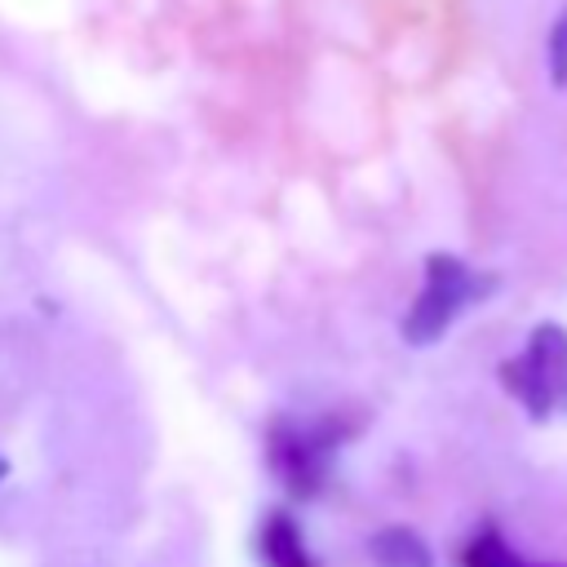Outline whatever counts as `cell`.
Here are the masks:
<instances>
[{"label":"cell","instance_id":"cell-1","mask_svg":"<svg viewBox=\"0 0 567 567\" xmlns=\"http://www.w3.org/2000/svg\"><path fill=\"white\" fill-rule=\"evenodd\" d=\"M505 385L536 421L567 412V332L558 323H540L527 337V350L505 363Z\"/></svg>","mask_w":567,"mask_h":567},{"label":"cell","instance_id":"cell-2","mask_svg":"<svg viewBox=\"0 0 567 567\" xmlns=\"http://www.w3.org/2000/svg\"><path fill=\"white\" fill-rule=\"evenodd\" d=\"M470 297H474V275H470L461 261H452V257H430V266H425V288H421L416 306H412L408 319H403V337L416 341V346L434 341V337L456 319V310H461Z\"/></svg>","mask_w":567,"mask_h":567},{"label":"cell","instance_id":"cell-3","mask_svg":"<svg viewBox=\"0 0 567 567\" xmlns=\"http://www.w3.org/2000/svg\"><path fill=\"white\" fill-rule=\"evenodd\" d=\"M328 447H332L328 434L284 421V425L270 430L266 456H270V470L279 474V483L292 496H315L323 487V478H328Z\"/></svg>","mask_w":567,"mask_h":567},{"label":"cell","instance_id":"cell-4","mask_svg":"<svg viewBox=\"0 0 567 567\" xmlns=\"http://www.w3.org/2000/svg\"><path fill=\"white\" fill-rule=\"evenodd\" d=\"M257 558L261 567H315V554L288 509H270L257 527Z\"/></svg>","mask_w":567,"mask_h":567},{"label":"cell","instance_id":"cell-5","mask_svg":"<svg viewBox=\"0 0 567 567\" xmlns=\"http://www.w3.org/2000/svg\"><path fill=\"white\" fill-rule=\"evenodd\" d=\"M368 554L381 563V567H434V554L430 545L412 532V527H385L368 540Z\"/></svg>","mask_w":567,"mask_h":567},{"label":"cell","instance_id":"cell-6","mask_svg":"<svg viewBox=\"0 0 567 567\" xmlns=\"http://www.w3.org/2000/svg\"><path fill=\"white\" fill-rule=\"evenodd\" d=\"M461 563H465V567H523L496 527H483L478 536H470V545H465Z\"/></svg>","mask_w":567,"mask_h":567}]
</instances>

────────────────

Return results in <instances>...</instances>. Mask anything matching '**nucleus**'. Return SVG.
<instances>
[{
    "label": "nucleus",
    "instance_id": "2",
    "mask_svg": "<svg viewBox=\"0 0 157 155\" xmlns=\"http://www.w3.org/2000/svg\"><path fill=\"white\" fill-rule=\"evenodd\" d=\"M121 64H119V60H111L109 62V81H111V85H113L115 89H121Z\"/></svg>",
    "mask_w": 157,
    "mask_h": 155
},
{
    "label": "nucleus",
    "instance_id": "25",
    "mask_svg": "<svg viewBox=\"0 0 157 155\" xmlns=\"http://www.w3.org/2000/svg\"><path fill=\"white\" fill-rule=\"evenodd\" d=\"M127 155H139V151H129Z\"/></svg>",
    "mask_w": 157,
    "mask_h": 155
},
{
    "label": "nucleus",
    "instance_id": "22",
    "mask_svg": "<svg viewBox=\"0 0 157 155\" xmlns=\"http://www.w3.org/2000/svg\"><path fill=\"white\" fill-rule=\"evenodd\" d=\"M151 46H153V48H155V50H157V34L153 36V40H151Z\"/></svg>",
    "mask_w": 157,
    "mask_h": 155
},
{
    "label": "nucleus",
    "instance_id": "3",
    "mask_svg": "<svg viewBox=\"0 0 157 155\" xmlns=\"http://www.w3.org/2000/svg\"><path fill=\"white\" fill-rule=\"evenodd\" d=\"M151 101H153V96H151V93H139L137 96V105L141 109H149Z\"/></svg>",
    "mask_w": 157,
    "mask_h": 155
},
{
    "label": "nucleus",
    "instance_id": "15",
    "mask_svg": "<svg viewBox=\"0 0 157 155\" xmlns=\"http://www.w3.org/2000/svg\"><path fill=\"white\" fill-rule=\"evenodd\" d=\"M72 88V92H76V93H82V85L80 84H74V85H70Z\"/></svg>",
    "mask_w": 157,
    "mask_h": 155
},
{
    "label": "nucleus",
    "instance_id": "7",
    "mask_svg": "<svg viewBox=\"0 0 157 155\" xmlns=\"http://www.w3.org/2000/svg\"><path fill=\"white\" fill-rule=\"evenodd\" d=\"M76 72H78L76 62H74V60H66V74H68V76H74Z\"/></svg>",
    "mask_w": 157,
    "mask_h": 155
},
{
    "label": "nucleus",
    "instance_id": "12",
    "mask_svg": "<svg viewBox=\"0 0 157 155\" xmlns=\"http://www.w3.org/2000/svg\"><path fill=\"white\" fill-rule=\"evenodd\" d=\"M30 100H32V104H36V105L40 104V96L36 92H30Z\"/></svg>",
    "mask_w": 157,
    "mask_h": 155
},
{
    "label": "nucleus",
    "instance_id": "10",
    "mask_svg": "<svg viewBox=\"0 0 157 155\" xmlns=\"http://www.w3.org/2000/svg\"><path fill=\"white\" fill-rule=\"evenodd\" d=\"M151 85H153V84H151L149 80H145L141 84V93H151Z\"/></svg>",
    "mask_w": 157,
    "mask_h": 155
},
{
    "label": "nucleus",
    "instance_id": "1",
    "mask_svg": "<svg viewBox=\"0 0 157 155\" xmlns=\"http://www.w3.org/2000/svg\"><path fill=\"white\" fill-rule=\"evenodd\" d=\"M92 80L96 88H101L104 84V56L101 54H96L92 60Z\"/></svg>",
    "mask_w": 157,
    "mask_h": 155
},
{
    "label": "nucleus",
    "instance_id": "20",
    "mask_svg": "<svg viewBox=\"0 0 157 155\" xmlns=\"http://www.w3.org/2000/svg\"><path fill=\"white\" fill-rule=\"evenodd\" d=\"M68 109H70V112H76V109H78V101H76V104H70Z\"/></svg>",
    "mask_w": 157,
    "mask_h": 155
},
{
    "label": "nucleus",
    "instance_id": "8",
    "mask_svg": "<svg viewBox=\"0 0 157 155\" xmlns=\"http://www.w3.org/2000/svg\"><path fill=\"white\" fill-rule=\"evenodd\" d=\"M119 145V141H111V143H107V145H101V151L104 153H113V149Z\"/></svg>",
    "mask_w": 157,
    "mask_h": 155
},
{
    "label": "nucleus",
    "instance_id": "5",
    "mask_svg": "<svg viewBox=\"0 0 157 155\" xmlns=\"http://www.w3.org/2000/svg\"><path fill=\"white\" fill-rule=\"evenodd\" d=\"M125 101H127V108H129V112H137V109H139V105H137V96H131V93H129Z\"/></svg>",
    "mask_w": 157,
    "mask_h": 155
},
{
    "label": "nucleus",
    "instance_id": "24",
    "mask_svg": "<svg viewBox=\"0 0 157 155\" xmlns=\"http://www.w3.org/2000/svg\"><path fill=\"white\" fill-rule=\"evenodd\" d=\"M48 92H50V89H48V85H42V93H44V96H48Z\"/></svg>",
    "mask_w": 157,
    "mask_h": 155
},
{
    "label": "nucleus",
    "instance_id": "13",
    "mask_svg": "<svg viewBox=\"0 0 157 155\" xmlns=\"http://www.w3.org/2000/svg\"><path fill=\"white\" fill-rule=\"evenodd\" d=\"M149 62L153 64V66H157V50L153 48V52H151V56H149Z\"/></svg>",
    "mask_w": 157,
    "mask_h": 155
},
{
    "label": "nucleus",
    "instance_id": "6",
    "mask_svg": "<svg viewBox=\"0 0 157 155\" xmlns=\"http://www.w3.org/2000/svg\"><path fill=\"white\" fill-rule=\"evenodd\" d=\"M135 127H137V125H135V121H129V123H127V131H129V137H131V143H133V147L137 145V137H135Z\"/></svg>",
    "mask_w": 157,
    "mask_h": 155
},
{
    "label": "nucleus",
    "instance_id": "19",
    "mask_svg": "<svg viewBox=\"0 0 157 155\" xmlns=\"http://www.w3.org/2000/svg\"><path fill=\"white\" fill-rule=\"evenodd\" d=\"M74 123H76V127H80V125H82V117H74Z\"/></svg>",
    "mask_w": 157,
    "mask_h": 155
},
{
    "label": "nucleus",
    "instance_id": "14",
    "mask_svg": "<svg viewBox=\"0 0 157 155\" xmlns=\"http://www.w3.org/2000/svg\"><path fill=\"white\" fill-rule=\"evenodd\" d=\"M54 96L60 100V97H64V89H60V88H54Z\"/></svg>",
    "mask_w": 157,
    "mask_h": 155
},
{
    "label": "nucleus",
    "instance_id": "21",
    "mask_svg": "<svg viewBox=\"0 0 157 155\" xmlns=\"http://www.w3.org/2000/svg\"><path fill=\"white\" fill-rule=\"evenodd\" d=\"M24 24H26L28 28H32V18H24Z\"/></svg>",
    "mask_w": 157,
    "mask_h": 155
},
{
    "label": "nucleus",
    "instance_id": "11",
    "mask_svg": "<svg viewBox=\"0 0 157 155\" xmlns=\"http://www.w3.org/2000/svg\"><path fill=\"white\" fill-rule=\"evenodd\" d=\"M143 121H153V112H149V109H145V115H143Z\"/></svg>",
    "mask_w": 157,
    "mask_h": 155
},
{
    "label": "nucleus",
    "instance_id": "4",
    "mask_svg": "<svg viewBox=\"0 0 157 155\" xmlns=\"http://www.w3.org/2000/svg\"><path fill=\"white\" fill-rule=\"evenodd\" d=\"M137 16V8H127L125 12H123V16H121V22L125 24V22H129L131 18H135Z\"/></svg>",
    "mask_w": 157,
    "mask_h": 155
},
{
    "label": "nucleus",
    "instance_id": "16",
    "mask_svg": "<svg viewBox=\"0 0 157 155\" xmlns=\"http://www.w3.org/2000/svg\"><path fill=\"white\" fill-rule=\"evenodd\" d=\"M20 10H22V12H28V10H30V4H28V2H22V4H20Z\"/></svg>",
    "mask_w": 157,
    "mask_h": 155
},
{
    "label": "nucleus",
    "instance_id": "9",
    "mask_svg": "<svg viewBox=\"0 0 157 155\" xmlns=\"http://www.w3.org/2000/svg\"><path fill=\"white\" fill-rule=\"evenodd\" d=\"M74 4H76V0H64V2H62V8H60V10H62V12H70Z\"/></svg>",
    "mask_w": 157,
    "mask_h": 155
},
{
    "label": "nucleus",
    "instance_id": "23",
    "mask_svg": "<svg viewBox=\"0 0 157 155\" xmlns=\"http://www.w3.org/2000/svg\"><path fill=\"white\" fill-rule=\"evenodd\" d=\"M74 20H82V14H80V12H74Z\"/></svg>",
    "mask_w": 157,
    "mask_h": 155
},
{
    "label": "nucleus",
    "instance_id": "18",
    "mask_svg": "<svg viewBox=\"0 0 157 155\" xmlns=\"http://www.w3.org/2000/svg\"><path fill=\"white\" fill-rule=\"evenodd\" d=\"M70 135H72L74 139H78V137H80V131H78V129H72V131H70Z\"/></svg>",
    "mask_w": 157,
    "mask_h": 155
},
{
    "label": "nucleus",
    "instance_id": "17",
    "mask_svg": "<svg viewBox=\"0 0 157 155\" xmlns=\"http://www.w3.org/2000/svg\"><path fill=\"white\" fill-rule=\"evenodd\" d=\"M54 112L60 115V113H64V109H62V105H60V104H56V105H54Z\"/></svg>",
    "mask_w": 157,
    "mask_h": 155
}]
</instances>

────────────────

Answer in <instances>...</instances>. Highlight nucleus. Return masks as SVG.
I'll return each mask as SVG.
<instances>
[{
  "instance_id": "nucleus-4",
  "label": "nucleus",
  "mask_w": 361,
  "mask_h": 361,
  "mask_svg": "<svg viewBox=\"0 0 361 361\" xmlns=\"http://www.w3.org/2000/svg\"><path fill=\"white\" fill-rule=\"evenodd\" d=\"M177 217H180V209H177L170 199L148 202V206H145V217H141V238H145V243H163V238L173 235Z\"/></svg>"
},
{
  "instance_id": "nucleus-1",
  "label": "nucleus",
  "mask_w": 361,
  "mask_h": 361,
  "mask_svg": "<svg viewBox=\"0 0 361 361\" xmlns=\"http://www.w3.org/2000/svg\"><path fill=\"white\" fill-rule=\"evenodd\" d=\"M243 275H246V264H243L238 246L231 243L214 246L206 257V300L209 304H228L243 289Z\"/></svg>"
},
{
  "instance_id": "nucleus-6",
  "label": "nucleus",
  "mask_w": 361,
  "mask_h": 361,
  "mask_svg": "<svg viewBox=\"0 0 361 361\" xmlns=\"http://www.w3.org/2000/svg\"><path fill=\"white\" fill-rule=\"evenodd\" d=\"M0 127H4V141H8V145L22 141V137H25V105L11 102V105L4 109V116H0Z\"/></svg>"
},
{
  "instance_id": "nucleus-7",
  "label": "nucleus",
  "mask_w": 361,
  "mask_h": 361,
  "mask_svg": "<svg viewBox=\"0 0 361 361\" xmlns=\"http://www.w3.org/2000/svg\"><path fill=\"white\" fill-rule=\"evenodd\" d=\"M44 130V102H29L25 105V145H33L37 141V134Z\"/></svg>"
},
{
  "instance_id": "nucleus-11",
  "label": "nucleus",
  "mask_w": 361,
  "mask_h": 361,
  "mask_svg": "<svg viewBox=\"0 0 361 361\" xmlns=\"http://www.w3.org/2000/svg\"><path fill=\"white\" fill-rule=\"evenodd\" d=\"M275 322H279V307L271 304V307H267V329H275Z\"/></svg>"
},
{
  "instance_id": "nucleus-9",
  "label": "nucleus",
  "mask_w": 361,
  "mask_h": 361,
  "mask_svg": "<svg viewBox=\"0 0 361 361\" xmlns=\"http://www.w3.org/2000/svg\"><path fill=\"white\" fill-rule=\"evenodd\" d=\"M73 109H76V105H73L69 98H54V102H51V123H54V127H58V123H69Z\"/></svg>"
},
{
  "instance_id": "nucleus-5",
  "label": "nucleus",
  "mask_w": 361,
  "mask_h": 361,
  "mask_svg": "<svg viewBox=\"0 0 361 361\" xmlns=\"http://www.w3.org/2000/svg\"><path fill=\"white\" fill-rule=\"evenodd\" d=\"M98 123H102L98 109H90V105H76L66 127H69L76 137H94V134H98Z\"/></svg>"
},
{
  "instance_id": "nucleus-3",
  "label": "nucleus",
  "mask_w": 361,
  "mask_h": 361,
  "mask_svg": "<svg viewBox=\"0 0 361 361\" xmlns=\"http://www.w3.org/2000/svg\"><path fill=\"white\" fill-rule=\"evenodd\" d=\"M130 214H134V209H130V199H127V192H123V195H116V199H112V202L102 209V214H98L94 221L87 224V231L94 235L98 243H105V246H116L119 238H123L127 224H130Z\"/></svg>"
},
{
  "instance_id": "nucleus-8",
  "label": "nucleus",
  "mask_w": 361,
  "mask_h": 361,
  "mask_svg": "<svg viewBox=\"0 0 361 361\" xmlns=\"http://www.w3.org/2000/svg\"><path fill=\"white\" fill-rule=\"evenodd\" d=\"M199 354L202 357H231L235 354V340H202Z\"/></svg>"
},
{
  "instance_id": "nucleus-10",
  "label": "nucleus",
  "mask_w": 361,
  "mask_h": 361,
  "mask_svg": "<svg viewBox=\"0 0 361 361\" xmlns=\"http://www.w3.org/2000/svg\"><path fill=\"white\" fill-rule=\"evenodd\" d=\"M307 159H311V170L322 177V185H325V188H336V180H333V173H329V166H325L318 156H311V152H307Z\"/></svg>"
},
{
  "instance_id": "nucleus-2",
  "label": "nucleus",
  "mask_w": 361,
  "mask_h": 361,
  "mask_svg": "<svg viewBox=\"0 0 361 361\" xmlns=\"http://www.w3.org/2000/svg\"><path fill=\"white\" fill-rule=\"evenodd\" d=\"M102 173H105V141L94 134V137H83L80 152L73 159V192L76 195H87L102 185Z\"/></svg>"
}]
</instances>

────────────────

Exercise goal → How many lines in the records above contain the word "masks"? Case counts. Give only the number.

Exercise response → 2